*Actions to take*:
[A] Translate this sentence from the passage on the Cuban art exhibition into Spanish: "Through 70 works representing 51 artists, the exhibition presents the narrative of a “crossing”—a virtual crossing of the seas as well as a crossing of generations, of artists living or having lived both in Cuba and in the Diaspora."
[B] According to the passage on the Cuban art exhibition, who were the guest curators?
[C] Write the next part of the passage on the Cuban art exhibition, picking up after its final sentence.

*Document section*:
▬▬▬▬▬▬▬▬▬▬

Organzed by the Cuban Arts Group, the exhibition is drawn exclusively from the collection of Susie and Mitchell Rice and offers a glimpse into the complexity of culture and history that has inspired Cuban art throughout the 20th century and into the 21st century. Guest curators Gabriela Azcuy and David Horta utilized the work of a broad range of artists in the Rice Collection to display an inclusive view of Cuban art, reflecting on its current dynamic and the existence of new geographies as an essential part of its reality. Through 70 works representing 51 artists, the exhibition presents the narrative of a “crossing”—a virtual crossing of the seas as well as a crossing of generations, of artists living or having lived both in Cuba and in the Diaspora.

Artists in the exhibition include modern masters (Cundo Bermúdez, Mario Carreño, Salvador Corratgé, Carlos Enríquez, Wifredo Lam and René Portocarrero), members of the so-called “generation of true hope" of the 1970s (Pedro Pablo Oliva and Roberto Fabelo), the “Cuban renaissance” generation of the 1980s (José Bedia, René Francisco Rodríguez, Eduardo Ponjuán and Lázaro Saavedra), the generation of the 1990s (Tania Brugueras, Belkis Ayón, Carlos Garaicoa, Sandra Ramos, Esterio Segura), as well as younger artists who have gained international visibility (Adrián Fernández, Reynier Leyva Novo and Mabel Poblet).

▬▬▬▬▬▬▬▬▬▬

*Data block*:
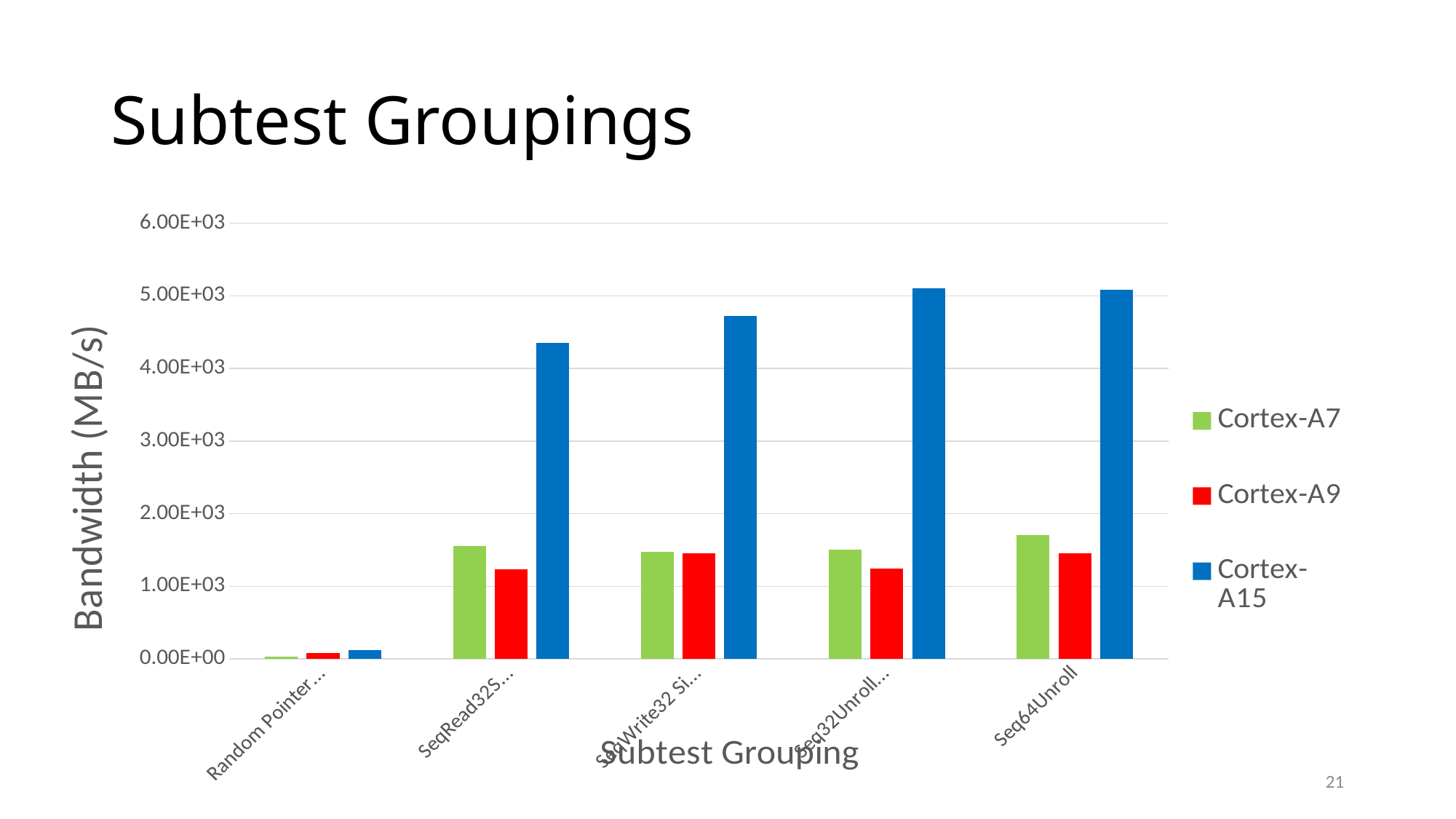
Which category has the lowest Cortex-A15 bandwidth? Random Pointer Which series has the highest bandwidth for Seq64Unroll? Cortex-A15 Which colour represents Cortex-A9 in the legend? red How many subtest grouping categories are shown on the x axis? 5 Is the Cortex-A7 value for Seq64Unroll greater or less than 2.00E+03? less For Random Pointer, which is larger: the Cortex-A7 value or the Cortex-A15 value? Cortex-A15 What is the label of the y axis? Bandwidth (MB/s) What kind of chart is shown on the slide? bar chart Is the Cortex-A9 value for Random Pointer greater or less than 1.00E+03? less Is the Cortex-A15 value for Seq64Unroll greater or less than 4.00E+03? greater How many series does the legend list? 3 For Seq64Unroll, which is larger: the Cortex-A7 value or the Cortex-A9 value? Cortex-A7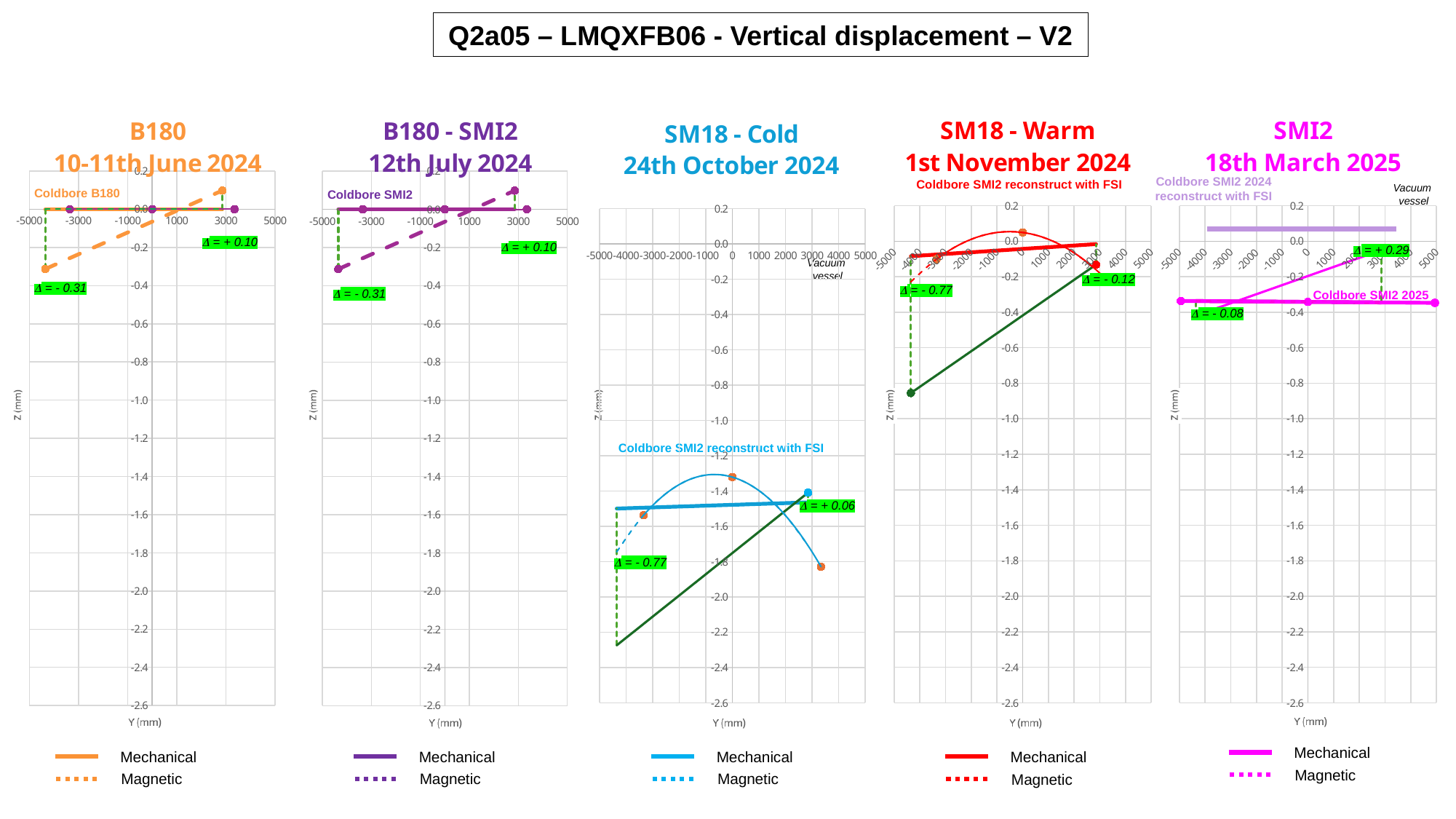
In the SM18 - Cold 24th October 2024 chart, what is the Δ value shown on the right side? + 0.06 How many series does the legend of the B180 - SMI2 12th July 2024 chart list? 2 How many charts are shown on the slide? 5 In the SM18 - Cold 24th October 2024 chart, which Δ value is larger, the left one or the right one? the right one (+ 0.06) In the B180 10-11th June 2024 chart, what is the Δ value shown on the right side? + 0.10 In the SM18 - Cold 24th October 2024 chart, what is the Δ value shown on the left side? - 0.77 What is the label of the vertical axis on the B180 10-11th June 2024 chart? Z (mm) In the SMI2 18th March 2025 chart, what is the Δ value shown on the left side? - 0.08 In the SMI2 18th March 2025 chart, what is the Δ value shown on the right side? + 0.29 In the SM18 - Warm 1st November 2024 chart, what is the Δ value shown on the right side? - 0.12 In the B180 10-11th June 2024 chart, what is the Δ value shown on the left side? - 0.31 What kind of chart is the SM18 - Warm 1st November 2024 chart? line chart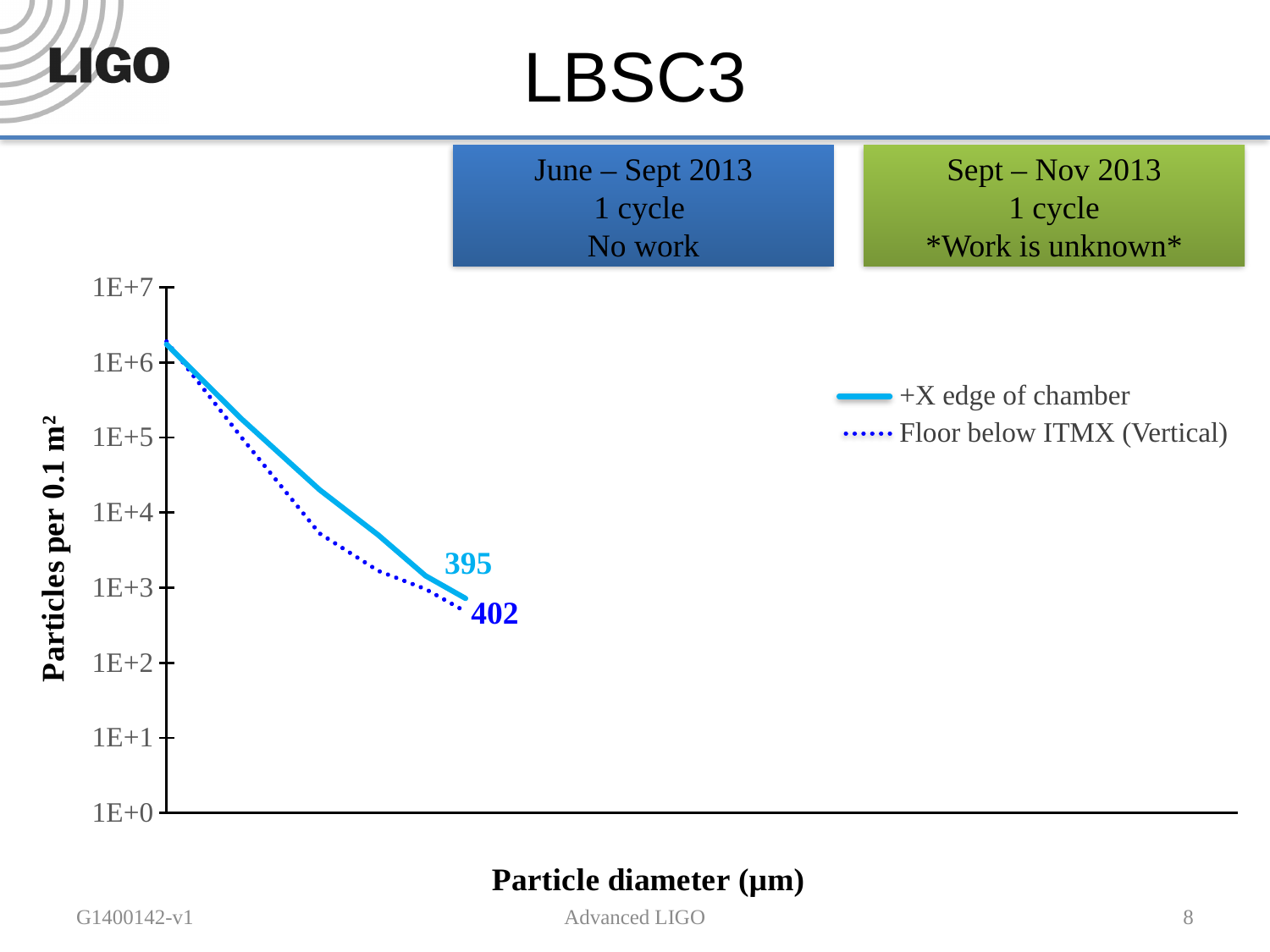
What data label is printed at the end of the +X edge of chamber series? 395 What data label is printed at the end of the Floor below ITMX (Vertical) series? 402 What is the title of the x axis? Particle diameter (µm) What is the difference between the printed data labels 402 and 395? 7 What is the title of the y axis? Particles per 0.1 m² Which series has the larger printed data label, +X edge of chamber or Floor below ITMX (Vertical)? Floor below ITMX (Vertical) Do the values of the +X edge of chamber series rise or fall as particle diameter increases along the x axis? fall Is the starting value of the +X edge of chamber series greater or less than 1E+5? greater How many series does the legend list? 2 Is the starting value of the Floor below ITMX (Vertical) series greater or less than 1E+6? greater What kind of chart is shown on the slide? line chart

▬▬▬▬▬▬▬▬▬▬

*Set of answers*:
[A] A través de 70 obras que representan a 51 artistas, la exposición presenta la narrativa de una “travesía”: una travesía virtual de los mares, así como una travesía de generaciones, de artistas que viven o han vivido tanto en Cuba como en la Diáspora.

[B] Gabriela Azcuy and David Horta.

[C]
Dedicated to enriching and strengthening cross-cultural connections through the arts of Cuba, The Cuban Arts Group, a 501 (c)(3) non-profit organization, is a collaborative effort between those passionate about the arts, and history, from the U.S. and Cuba. Founded in 2015 by Susie and Mitchell Rice, The Cuban Arts Group builds on the cultural evolution that has taken place—and continues to grow—both on the island and throughout the U.S. Cuban diaspora. The organization’s mission is to educate Americans about Cuban arts and culture through exhibitions and a diverse educational arts programs involving Cuban artists, art educators, curators, historians and writers.

Under the Spell of the Palm Tree: The Rice Collection of Cuban Art traces the Rice family’s decade-long path of discovering the art and artists of Cuba. This inaugural exhibition drawn from a collection of 236 works of art presents 70 paintings, drawings, photographs, prints, mixed media, art books, and sculptures by fifty-three artists selected and organized along six themes: The Language of Forms and the Forms of Language; The Prophet’s Dream; The Great Journey; Sensory Landscapes of Memory and Desire; The Musings of Narcissus; and The Spirit of the Real, the Reality of the Spirit. 

The exhibition deviates from a traditional historical narrative and is presented as a compass rather than a timeline―a map for a journey through the varying themes, genres, and styles that align with the sensibilities of two generations of collectors in the Rice family. 

The guide for this winding course of visual and conceptual ideas is the family’s unwavering admiration of Cuban artistic culture―epitomized here by the royal palm tree, the unifying symbol of ‘Cubanness.’ Their esteem for the art and the people of Cuba brings meaning and bestows consistency to the collection, making a strong whole of the multiplicity of parts. 

The six thematic sections in Under the Spell of the Palm Tree wind through the exhibition space like convolutions of the brain, articulating individual yet functionally inseparable hemispheres. The analytical and cynical coexist with the emotional, intuitive, spiritual, and fantastical.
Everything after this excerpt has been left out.